Domvanalimab is a Fc-silent monoclonal antibody that binds to TIGIT, which is a protein receptor on immune cells that serves as a brake on immune response. Cancer tells manipulate TIGIT to evade detection by the immune system. As such, the agent is designed to bind to TIGIT to free immune-activating pathways and stimulate immune cells to attack and eliminate cancer cells.
In the open-label phase 2 study, investigators are examining the safety and efficacy of domvanalimab plus zimberelimab vs zimberelimab monotherapy vs domvanalimab plus zimberelimab and etrumadenant as a frontline treatment in 150 patients with EGFR/ALK wild-type, metastatic NSCLC who have a high PD-L1 expression.
Patients needed to be at least 18 years of age, have an ECOG performance status of 0 or 1, have at least 1 measurable lesion per RECIST v1.1 criteria, and acceptable organ and marrow function.2
If patients had a medical condition that required supraphysiologic doses of corticosteroids, if they tested positive for hepatitis B or C, had any active autoimmune disease or history of autoimmune disease, or had a prior malignancy that was active within the prior 2 years with the exception of locally curative disease, they were excluded.

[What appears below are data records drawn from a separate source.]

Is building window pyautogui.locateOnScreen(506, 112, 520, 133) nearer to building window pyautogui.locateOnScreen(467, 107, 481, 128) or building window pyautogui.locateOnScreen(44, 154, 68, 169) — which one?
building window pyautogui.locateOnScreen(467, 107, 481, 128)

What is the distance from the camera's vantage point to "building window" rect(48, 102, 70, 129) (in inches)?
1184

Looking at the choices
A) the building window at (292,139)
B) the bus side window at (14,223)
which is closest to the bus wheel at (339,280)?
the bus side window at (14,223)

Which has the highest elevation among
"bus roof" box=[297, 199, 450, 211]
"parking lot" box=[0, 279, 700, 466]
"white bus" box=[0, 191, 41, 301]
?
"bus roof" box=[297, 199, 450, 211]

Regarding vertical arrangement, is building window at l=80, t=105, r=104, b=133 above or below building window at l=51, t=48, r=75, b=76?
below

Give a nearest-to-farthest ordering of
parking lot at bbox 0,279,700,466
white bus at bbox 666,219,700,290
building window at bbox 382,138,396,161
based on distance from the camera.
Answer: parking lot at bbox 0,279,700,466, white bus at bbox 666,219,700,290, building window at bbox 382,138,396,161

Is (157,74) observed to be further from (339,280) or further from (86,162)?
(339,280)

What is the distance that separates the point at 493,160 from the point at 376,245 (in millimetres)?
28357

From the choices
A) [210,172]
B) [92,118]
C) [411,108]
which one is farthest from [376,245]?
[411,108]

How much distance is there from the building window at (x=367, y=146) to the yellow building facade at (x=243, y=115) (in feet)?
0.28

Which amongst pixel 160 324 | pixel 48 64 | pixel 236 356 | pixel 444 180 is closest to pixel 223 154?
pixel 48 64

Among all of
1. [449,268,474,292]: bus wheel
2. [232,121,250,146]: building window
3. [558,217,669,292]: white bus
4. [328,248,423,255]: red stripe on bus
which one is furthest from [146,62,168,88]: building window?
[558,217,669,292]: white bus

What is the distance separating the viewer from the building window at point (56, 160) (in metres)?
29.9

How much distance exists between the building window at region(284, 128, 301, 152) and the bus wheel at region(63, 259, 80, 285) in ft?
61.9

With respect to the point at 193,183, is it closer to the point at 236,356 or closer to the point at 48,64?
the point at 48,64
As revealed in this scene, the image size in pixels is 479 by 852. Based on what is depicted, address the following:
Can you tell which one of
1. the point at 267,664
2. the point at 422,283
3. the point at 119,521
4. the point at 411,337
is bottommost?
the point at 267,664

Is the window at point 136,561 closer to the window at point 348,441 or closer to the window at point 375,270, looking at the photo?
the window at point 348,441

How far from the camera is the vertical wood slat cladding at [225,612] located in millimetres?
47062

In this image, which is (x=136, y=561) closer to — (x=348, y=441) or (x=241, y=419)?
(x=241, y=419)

Study participants are being randomized 1:1:1 across the study arms. Treatment with be administered until patients experience disease progression or loss of clinical benefit. The co-primary end points of the research are ORR and progression-free survival. Key secondary end points include safety, duration of response, and disease control rates.
All 3 arms of the trial will continue to enroll patients as planned.
Moreover, domvanalimab is also under investigation in the registrational phase 3 ARC-10 trial (NCT04736173). Here, investigators are examining the safety and efficacy of the anti-TIGIT agent in combination with zimberelimab vs zimberelimab monotherapy vs chemotherapy in the frontline treatment of patients with PD-L1–positive, locally advanced or metastatic NSCLC.3 This trial is currently enrolling patients.